In a review of Richard Linklater’s recent Last Flag Flying, a kind of quasi-sequel to The Last Detail (both films are based on novels by Darryl Ponicsan), we noted that “One has to acknowledge, unhappily, that Ashby’s The Last Detail had a stronger anti-military air and flavor to it [than Linklater’s film]. By implication and by the feelings it generated at least, the clash between the hardnosed, plebeian Buddusky (during Nicholson’s most biting and radical period) and the Navy command was a social conflict, essentially a class conflict. Buddusky and Mulhall were hirelings sent to do the filthy work that the powers that be subcontracted to them, and they hated it and to a certain extent hated themselves for doing it. That coldness and bitterness, that self-recrimination, despite the work’s amusing moments, largely filled the screen. (The Last Detail was not, as one observer has noted, a film that would make you want to enlist.)”

But there are other of Ashby’s films worth seeing. The Landlord, which would be impermissible in this period where racial politics reigns supreme, follows a wealthy young white man, Elgar Enders (played by Beau Bridges), who buys a tenement in Brooklyn for selfish purposes. He subsequently becomes involved with one of his black tenants, Fanny (the electrifying Diana Sands, a member of the original cast of A Raisin in the Sun, who would die tragically at 39 in 1973). She teaches him about life.

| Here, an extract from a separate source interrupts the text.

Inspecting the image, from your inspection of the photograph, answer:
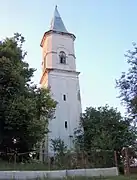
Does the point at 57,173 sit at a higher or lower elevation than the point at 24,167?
lower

Harold and Maude is an overly quirky film about a romance between a young man (Bud Cort) and a 79-year-old woman (Ruth Gordon), who initially meet because they share the hobby of attending funerals. There are numerous amusing moments, and Gordon is at her most flamboyantly eccentric, but Harold and Maude’s attraction of a “cult following” testifies to its somewhat strained and self-conscious character.

Shampoo was a commercially successful effort, co-written by Warren Beatty and featuring the actor—perhaps too prominently—as a prominent Beverly Hills hairdresser. It is meant to be a satire on the business practices, politics and sexuality of the Richard Nixon era. Jack Warden, Lee Grant and Julie Christie are particularly memorable in the film. Bound for Glory is a well-intentioned biography of left-wing folk singer Woody Guthrie (David Carradine), which, however, dilutes the politics of the Depression era.

The award-winning, staunchly anti-war Coming Home (with a screenplay co-written by the formerly blacklisted Waldo Salt) centers on a conservative military wife (Jane Fonda) whose husband (Bruce Dern) is deployed to Vietnam in 1968. As a volunteer in a veterans’ hospital, she meets and falls in love with a paralyzed Vietnam veteran (Jon Voight), who has become a determined opponent of the war. With Peter Sellers in the lead role, Being There, among other things, is a sharp satire on the media and the emptiness of the emerging celebrity culture.

Ashby, who we hear assert in Scott’s Hal that “the upper class is full of shit … that’s what I basically feel,” ran into a brick wall in Reaganite America of the 1980s. His artistic inspiration faltered and his problems with corporate executives mounted. Jeff Bridges notes that the producer of Ashby’s last major effort, 8 Million Ways to Die (1986), essentially “kidnapped” the film and fired Ashby, justifying it on the grounds of the director’s drug use.

“I don’t know how to deal with people who lie,” says Ashby, in one of his final comments cited in Scott’s film. He died of pancreatic cancer in December 1988.

Scott writes, “Over and above all the moments of love and human compassion in Hal’s films, what still strikes me is his unwillingness to compromise his vision and his sense of responsibility to advancing social justice. He made extremely prescient films that challenged racial stereotypes and gentrification; examined military authority; celebrated love that knows no color, age or race; explored sexual politics during a time of national crisis; championed a socialist folk singer; illuminated the plight of veterans and the cost of war; and revealed the dark underbelly of corporate control of American politics.”

Ashby’s films are worth revisiting, as the products of one of the more genuinely anti-establishment and talented figures in the American film industry in the 1970s.